A. STOMACH - ANTRUM BIOPSY
B. STOMACH - REMNANTS OF FALSIFORM

DIAGNOSIS:
Part "A" - Gastric antrum, biopsy - Antral mucosa without acute inflammation, special stain
for Helicobacter pylori is negative.
Part "B" - Remnants of falsiform ligament, excision - Fibromembranous and adipose tissue
with acute and chronic inflammation.

Ultrasound guided biopsy of pylorus was performed due to persistent obstruction:

SPECIMEN TYPE: FNA-DEEP

BODY SITE: GASTRIC

RESULTS: Malignant Cells Present Derived From Adenocarcinoma.

Immunoperoxidase Stain(s): Cytokeratin Cocktail And CK7 Positive; CK20, S100

REMARKS: Morphology And Immunophenotype Would Favor An Upper GI Tract Primary.

Case Discussion

This case provides a grade example of an important consideration when evaluating a gastric bypass patient with acute abdominal pain: evaluate the gastric remnant and pancreaticobiliary limb carefully. 

Because the gastric remnant and pancreaticobiliary (afferent) limb is excluded from the efferent gastrointestinal tract (flow of ingested material), obstruction will not result in typical vomiting and relief of pressure. Instead, these patients will have worsening, severe abdominal pain as in this case, and can eventually proceeded to ischemic necrosis and perforation.
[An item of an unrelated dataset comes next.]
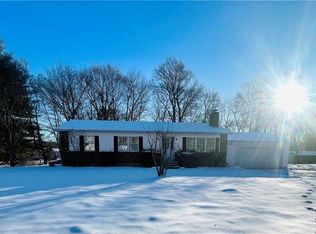 368 Canterbury Rd, Brooklyn, CT 06234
A gastric bypass patient should never such dilation of the blind-ending stomach as seen in this case, without raising the suspicion for obstruction of the afferent loop. In this case, there is thickening and angulation of the gastric antrum which was thought to represent volvulus of the gastric remnant (see coronal reformats). A mass was not suspected on the initial interpretation. 

At surgery, greater than one hour of adhesiolysis was performed, suggesting adhesions of the cause rather than volvulus. The operative report is quite long but provides a lot of detail and insight into the case. Surgical biopsy was negative for cancer. 

The patient had a venting g-tube placed at surgery and failed clamping, raising the concern for a mass causing the obstruction. Ultrasound guided biopsy was performed after filling the obstructed stomach with fluid, allowing a clear acoustic window for biopsy of the site of obstruction at the pylorus. Pathology results showed adenocarcinoma as responsible for the obstruction!

It is also important to evaluate for dilation of the duodenum and promixal jejunum to the jejunojejunostomy, as small bowel stricture or volvulus distally could also occur (afferent loop syndrome). These ares are normal in this case.